万般无奈之下,二老爷选择断了薛城的财路,他此举是为了让薛城知难而退。
但是,一颗心完全系在喜姝身上的薛城,对这些威胁无动于衷,他甚至点头到:“孩儿遵命。”
二老爷气愤不过,又甩出一句:“好,你记着今天的话。我倒要看看没有侯府的银子,你这个少爷还能逞什么威风。”
父子二人不欢而散,薛城到了后宅之中,饱受委屈的妻子又是一阵哭哭啼啼,惹得他更是烦躁。
二老爷说到做到,果然将薛城手里的铺子全都接手过来。不止如此,二老爷还下令,若是薛城敢用侯府的银子,到丽人楼中寻花问柳,到时别怪他心狠手辣,将他心仪女子送出边关。
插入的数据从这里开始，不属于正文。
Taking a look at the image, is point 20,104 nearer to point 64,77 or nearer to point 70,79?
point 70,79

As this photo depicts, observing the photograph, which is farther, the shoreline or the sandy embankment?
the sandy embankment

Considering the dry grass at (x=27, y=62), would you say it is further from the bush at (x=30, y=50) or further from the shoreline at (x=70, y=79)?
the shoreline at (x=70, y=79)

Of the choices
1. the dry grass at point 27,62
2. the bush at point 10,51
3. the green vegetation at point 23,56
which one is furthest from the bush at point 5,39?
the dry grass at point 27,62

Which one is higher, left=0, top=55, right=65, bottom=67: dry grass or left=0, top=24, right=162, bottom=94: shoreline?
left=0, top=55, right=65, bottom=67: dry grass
闹到了这种地步,薛城也不想在家中久待,干脆自暴自弃去了丽人楼。
到了丽人楼,喜姝喜出望外,将薛城迎入房中,温柔缱绻不在话下。
薛城与家中闹翻之后,果真不再去账房领银子,干脆迁居在别院之中。
侯爷动了怒,恨子孙不成器,一时间祖孙两人较起真儿来。受到父亲和祖父的双重打压,薛城的日子逐渐艰难。
喜姝一向聪敏过人,薛城来丽人楼的频率比往日更高,她心中十分欢喜,但本能的觉得不太对劲。
侯府家风有名的严厉,子弟流连**,若是往日早有人来丽人楼抓人。
但是如今却风平浪静,薛城最近又时常露出苦恼之色。失身给薛城之后,喜姝对于薛城的情绪,比以往还要体察入微。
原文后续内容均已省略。